***** Estratto della fonte

Un’altra splendida corsa per l’Oblivion Express di Brian Auger, quella del 28 ottobre al Blue Note di Milano. Un degno saluto all’Europa prima di fare nuovamente rotta verso la California, dopo un tour durato cinque settimane.
Per qualcuno il suo nome è poco più che un vago ricordo, ma Brian Auger, settantacinque anni suonati, ha davvero fatto la storia. È riuscito a combinare jazz e rock nella Londra dei primi anni Sessanta, diventando così di fatto uno dei padri della fusion, e più in là per molti dei suoi fan il “padrino dell’acid jazz”. Le sue gesta sui tasti dell’organo Hammond B3 hanno contribuito a scrivere una pagina importante dello strumento e a farlo esibire insieme ai più grandi con i suoi Oblivion Express.
È stato dopo lo scioglimento della band nel ’77 che il suo nome ha iniziato a venire lentamente dimenticato. Qualche disco e qualche concerto qua e là, ma l’epoca dei successi veri sembrava svanita. A metà degli anni ’90 poi, la decisione di provare a mettere di nuovo in moto il treno che, attraverso qualche cambio di formazione, ha ripreso a macinare a pieno ritmo e si è presentato sulle assi del Blue Note in piena forma.

**********
***** Voci elencate

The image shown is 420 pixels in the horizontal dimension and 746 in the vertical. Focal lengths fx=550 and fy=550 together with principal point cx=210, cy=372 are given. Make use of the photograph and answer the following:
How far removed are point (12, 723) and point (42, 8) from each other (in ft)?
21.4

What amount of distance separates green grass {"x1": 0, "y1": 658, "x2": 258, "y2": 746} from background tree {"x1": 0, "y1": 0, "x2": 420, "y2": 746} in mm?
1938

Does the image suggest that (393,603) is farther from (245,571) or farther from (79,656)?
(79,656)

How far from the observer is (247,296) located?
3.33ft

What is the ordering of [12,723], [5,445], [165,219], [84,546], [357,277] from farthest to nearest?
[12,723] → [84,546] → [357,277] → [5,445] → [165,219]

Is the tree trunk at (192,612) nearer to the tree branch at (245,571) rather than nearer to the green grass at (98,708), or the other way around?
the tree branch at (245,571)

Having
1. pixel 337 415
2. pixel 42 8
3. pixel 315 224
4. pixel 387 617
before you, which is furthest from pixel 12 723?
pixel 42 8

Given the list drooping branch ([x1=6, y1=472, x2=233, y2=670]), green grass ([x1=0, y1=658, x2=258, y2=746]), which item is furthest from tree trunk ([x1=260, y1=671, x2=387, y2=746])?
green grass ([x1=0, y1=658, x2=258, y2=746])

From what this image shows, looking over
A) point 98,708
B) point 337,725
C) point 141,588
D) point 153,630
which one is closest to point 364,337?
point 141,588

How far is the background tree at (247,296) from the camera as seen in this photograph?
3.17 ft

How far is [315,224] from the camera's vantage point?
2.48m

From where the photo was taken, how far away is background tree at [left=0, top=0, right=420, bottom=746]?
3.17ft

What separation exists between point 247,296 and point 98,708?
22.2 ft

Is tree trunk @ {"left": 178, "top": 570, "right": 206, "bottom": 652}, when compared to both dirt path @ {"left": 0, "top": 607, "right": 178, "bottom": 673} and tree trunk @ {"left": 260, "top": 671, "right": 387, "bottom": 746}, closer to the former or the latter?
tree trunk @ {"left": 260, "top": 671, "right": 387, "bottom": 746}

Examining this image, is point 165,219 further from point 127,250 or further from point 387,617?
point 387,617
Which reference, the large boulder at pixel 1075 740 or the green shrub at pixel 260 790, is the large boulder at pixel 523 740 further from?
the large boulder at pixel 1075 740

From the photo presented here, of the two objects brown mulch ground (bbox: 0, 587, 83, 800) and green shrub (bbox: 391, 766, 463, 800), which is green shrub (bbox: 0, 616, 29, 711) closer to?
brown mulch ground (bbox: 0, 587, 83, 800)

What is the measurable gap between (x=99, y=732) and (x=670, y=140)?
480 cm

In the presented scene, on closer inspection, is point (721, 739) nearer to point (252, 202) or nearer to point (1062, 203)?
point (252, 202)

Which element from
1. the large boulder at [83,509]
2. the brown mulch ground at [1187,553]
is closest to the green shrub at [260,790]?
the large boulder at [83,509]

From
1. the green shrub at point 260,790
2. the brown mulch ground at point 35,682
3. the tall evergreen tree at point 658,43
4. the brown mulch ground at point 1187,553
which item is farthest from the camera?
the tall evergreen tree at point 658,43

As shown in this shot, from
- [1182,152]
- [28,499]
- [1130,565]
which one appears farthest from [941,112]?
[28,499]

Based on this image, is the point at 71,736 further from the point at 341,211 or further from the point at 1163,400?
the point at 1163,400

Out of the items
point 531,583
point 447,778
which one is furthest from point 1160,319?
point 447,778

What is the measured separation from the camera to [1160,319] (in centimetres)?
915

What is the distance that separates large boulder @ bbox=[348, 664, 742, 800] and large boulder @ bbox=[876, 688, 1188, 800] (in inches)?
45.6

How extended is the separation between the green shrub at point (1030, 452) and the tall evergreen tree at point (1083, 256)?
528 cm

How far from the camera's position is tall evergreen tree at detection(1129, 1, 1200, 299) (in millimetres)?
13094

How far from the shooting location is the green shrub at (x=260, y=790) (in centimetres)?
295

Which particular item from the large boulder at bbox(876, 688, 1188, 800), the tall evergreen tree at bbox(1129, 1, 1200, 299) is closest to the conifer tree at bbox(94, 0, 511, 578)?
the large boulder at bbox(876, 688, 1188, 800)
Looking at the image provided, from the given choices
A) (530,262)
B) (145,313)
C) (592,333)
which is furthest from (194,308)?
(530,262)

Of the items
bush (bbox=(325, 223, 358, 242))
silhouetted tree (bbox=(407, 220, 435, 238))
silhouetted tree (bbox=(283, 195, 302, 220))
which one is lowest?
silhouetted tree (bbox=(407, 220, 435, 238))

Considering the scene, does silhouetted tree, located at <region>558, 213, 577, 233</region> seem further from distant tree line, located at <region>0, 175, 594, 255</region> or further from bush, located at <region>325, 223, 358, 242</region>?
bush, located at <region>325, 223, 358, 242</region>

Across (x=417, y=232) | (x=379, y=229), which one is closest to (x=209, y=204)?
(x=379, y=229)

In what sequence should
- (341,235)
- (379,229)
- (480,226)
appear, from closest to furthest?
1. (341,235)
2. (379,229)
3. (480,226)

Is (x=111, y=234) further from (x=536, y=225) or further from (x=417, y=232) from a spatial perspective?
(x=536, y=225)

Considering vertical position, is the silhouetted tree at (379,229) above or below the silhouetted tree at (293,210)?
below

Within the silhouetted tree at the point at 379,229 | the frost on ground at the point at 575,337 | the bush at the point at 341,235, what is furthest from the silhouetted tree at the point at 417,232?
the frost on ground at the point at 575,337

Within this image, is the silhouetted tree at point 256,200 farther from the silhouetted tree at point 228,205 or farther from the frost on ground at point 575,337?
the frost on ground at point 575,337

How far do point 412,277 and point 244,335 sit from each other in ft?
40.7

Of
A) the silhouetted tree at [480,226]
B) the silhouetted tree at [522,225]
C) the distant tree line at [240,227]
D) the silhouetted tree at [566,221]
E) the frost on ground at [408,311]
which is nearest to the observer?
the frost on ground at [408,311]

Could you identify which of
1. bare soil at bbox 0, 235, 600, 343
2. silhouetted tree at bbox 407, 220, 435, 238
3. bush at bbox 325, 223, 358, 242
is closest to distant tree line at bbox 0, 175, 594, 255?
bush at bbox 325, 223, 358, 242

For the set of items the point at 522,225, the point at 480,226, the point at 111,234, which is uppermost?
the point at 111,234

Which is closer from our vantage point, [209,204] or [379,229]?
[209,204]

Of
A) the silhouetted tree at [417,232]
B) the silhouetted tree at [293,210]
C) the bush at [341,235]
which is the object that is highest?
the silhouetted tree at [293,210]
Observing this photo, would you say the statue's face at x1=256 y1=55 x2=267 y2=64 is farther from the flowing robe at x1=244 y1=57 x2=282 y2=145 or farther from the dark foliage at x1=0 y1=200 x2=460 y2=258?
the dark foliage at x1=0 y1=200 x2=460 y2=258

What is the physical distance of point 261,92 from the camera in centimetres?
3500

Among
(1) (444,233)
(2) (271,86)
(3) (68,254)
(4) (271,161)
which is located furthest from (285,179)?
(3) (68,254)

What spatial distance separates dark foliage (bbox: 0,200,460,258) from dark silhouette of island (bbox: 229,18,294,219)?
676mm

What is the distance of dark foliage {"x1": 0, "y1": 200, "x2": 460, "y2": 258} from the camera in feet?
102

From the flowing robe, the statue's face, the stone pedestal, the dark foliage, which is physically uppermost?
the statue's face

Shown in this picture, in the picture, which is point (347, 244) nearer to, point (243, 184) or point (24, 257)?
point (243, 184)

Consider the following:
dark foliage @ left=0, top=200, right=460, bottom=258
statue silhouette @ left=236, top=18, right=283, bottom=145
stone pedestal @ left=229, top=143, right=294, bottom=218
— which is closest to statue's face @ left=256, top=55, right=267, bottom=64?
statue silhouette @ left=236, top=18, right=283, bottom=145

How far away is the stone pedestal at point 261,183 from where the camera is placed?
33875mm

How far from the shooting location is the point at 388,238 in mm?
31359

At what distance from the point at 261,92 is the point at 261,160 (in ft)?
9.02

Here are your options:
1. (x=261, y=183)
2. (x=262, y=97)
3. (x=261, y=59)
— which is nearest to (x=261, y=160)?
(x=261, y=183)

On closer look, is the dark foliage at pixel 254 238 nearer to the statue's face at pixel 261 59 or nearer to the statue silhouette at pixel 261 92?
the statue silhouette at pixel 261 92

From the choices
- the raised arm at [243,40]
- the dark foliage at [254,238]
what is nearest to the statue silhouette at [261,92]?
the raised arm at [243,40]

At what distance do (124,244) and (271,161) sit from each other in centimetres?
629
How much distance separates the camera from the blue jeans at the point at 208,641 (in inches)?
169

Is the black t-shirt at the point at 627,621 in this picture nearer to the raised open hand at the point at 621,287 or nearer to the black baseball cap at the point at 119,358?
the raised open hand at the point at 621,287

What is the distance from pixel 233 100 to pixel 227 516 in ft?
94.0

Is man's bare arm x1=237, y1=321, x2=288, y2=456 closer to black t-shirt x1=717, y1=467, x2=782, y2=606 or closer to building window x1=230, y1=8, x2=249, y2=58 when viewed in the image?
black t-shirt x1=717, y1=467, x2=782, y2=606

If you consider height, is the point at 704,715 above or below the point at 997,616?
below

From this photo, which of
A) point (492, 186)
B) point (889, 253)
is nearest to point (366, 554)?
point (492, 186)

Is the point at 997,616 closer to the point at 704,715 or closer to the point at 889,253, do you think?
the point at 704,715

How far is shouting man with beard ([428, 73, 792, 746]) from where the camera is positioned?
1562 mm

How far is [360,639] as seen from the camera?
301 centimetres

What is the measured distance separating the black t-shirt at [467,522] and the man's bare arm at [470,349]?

**********

» Lavoro richiesto:
Porta avanti il testo sul concerto di Brian Auger al Blue Note, riprendendo subito dopo la sua ultima frase. Le voci non hanno alcun ruolo in questo lavoro.

» Risultato del compito:
Appena salito sul palco, il tastierista presenta la band che lo accompagna, in un italiano sciolto e infarcito di battute, eredità del periodo passato nel nostro paese a metà degli anni ’80. La giovane sezione ritmica è composta da due figli d’arte: il suo, Karma, alla batteria; quello del chitarrista Larry Carlton, Travis, al basso. Dietro al microfono c’è invece uno della vecchia guardia: Alex Ligertwood, già singer nell’epoca d’oro degli Oblivion Express. Abito grigio, fisico smilzo e ghigno da imbonitore che spunta da sotto al trilby calcato sulla testa, Ligertwood si rivela essere la spalla perfetta per Auger, capace di innescare la giusta alchimia con il pubblico, uno dei punti di forza dello show. Allo scozzese bastano pochi attimi per magnetizzare i presenti e conquistarne la simpatia, mantenendo alta l’attenzione per tutta la durata del concerto. La sua è una performance trascinante: incita la platea a tenere il tempo e a cantare, dà leggere pennellate di colore latino con piccole percussioni (sarà il segno di dieci anni e più con Santana?), accenna qualche improvvisazione scat, imbraccia la chitarra, anche se più che altro per accompagnamenti semplici. Forse la voce non ha l’energia di una volta, ma resta saldissima, ammaliante.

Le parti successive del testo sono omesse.